Powódka przez okres trzech miesięcy przebywała na zwolnieniu lekarskim i w tym czasie miała ograniczoną samodzielność przy codziennych czynnościach, jak mycie, czy ubieranie, co było dla niej bardzo dolegliwe i krępujące. Przez ten okres miała unieruchomioną lewą rękę, a ponadto jeszcze przez pewien czas po ściągnięciu gipsu cała lewa ręka była niesprawna i w bardzo złym stanie. Przez około osiem miesięcy była zmuszona poddać się zabiegom rehabilitacyjnym, które dezorganizowały jej życie codzienne. Ponadto skutki wypadku nadal istnieją w postaci cierpnięcia ręki i bóli związanych ze zmianą pogody. W ocenie sądu kwotą adekwatną do wysokości krzywdy doznanej przez powódkę, przedstawiającą odczuwalną wartość ekonomiczną i utrzymaną w granicach odpowiadających aktualnym warunkom i przeciętnej stopie życiowej społeczeństwa będzie kwota 10.500, zł (wyrok SN z 04.02.2008 r. III KK 349/07). Ponieważ strona pozwana na podstawie decyzji z 14 lutego 2012 roku wypłaciła powódce kwotę 4.000, zł tym samym uzasadnione jest zasądzenie na jej rzecz kwoty 6.500, zł. Sąd ustalając wysokość zadośćuczynienia miał na względzie czas świąteczno–noworoczny w jakim doszło do zdarzenia, co niewątpliwie stanowiło dla poszkodowanej większą uciążliwość, gdyż ograniczało jej aktywność w życiu rodzinnym w tym szczególnym okresie. Mając na uwadze powyższe zasądzona kwota jest adekwatna do okresu w jakim powódka przebywała na zwolnieniu lekarskim i odpowiada w zasadzie 3-krotności przeciętnego wynagrodzenia, które zgodnie z Komunikatem Prezesa GUS z dnia 09 sierpnia 2012 roku w II kwartale 2012 roku wyniosło 3.496,82 zł (MP z 2012, poz. 585), a zostało pomniejszonego o wypłacone już 4.000, zł. Jednocześnie sąd uznał, że żądanie zapłaty 15.000, zł tytułem zadośćuczynienia jest zbyt wygórowane w stosunku do doznanej krzywdy, a więc w pozostałym zakresie powództwo jako nieuzasadnione, należało oddalić.

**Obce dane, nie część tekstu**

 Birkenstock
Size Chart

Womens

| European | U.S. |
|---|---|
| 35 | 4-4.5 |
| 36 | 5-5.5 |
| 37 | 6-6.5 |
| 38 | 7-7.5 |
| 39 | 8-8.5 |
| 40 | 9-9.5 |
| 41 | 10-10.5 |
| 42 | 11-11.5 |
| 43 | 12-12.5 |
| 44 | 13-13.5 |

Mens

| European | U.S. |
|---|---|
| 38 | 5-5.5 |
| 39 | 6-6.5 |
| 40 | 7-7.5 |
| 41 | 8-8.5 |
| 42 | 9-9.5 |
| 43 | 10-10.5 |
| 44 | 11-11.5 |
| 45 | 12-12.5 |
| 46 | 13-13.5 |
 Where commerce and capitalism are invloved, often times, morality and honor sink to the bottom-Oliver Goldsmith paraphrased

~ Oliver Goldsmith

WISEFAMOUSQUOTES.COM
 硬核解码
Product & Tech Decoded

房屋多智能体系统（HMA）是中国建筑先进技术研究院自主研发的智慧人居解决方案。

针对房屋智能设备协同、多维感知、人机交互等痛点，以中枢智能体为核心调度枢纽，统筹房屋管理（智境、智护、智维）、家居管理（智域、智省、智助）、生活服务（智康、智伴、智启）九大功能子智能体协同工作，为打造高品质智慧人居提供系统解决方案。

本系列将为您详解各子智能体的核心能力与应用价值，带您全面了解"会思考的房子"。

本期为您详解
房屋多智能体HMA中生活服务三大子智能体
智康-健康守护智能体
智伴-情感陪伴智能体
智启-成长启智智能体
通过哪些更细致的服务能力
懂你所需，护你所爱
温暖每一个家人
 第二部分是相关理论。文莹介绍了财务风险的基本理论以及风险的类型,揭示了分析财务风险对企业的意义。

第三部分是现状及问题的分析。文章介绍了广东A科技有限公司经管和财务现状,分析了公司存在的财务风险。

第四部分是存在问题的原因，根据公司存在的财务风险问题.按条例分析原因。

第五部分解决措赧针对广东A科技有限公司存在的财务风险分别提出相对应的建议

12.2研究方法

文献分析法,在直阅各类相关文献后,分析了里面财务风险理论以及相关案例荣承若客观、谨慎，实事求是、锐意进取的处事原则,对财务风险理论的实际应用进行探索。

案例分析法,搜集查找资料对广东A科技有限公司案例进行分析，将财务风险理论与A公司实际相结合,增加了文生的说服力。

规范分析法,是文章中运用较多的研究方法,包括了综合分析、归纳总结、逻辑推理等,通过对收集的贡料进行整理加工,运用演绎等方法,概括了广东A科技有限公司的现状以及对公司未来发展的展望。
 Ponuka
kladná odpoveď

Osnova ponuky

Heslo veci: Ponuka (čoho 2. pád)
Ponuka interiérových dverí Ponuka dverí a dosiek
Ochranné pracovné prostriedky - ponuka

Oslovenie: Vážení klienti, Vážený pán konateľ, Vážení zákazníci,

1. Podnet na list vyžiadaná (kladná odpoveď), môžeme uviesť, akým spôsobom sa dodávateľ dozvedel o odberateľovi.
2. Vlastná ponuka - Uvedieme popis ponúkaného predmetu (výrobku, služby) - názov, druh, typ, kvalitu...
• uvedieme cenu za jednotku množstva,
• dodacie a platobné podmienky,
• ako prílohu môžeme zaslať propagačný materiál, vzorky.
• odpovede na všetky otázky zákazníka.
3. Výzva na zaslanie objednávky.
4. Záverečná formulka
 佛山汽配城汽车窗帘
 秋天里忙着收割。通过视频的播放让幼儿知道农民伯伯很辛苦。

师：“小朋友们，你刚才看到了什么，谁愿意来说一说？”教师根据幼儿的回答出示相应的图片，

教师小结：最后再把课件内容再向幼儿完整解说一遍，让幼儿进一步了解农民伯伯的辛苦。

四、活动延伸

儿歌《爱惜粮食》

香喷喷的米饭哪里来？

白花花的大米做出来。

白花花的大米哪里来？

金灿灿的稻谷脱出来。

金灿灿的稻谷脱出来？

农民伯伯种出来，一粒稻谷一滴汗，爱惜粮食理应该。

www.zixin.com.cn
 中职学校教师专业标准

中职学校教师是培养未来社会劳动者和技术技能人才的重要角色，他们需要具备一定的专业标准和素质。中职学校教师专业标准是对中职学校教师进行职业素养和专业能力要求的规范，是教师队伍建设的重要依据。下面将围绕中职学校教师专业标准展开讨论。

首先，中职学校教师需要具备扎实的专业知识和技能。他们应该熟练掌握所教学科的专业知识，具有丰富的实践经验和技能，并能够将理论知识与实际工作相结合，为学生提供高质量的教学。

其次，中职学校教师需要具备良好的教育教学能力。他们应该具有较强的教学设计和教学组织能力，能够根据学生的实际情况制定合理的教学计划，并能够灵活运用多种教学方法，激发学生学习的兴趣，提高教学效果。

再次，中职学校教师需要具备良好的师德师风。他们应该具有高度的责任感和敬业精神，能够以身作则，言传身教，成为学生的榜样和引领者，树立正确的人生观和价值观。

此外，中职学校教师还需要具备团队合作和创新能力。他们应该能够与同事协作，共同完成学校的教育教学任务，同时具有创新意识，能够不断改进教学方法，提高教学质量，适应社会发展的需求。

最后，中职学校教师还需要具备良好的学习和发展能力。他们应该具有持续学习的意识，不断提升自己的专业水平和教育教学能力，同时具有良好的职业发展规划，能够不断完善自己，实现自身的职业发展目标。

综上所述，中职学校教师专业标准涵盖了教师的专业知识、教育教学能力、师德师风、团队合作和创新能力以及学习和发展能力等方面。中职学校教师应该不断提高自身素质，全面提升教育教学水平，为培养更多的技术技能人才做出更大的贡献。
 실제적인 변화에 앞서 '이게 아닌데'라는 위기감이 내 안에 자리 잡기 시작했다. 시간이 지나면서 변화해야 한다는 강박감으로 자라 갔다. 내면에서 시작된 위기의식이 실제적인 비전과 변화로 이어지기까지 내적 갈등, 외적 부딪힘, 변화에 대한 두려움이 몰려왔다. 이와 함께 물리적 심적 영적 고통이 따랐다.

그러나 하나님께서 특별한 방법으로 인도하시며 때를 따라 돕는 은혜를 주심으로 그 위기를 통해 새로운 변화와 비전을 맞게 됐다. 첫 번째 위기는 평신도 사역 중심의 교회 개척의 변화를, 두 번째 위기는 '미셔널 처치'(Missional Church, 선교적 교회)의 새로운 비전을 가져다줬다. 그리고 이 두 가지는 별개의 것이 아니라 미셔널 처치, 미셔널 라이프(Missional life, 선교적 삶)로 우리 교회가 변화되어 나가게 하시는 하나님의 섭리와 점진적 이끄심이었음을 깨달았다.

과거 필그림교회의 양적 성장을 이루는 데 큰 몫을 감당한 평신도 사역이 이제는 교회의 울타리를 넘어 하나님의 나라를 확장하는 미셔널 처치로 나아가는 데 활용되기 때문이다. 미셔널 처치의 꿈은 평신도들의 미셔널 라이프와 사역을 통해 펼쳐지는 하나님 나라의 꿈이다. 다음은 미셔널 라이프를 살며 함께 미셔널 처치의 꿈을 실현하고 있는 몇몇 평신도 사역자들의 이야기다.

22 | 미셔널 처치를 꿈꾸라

O odsetkach orzeczono na podstawie art. 481 kc w zw. z art. 455 kc. Sąd ustalił początkowy okres ich naliczania na dzień 12 grudnia 2012 roku, czyli ogłoszenia wyroku. Jak w odpowiedzi na pozew wskazała strona pozwana powódka występując w piśmie z 18 kwietnia 2012 roku z żądaniem wypłaty kwoty 20.000, zł nie podała żadnych argumentów uzasadniających swoje roszczenie, dopiero w pozwie sformułowała dokładnie swoje żądanie i szczegółowo przytoczyła i uzasadniła powody oraz okoliczności je uzasadniające. Tym samym strona pozwana nie miała wcześniej możliwości ustosunkowania się do nich i ich ocenienia, a orzeczenie sądu określiło wysokość należnego zadośćuczynienia.

Koszty procesu na podstawie art. 100 kpc wzajemnie zniesiono. Powódka domagała się zasądzenia kwoty 15.000, zł więc wobec zasądzenia kwoty 6.500, zł wygrała sprawę w 43,33 %. Koszty procesu to opłata od pozwu 750 zł, koszty zastępstwa procesowego powódki i strony pozwanej po 2.400 zł (na podstawie § 2 w zw. z § 6 pkt 5 rozporządzenia Ministra Sprawiedliwości z dnia 28 września 2002 roku w sprawie opłat za czynności radców prawnych oraz ponoszenia przez Skarb Państwa kosztów pomocy prawnej udzielonej przez radcę prawnego Dz.U. z 2002 roku, Nr 163, poz. 1349 ze zm.) oraz opłata skarbowa od złożonego przez powódkę pełnomocnictwa 17, zł. Łącznie koszty wyniosły 5.567, zł i w przypadku stosunkowego rozdzielenia kosztów procesu do zwrotu byłaby kwota 12,18 zł co byłoby niecelowe i dlatego sąd koszty wzajemnie zniósł.

Mając powyższe na uwadze, należało orzec, jak w sentencji wyroku.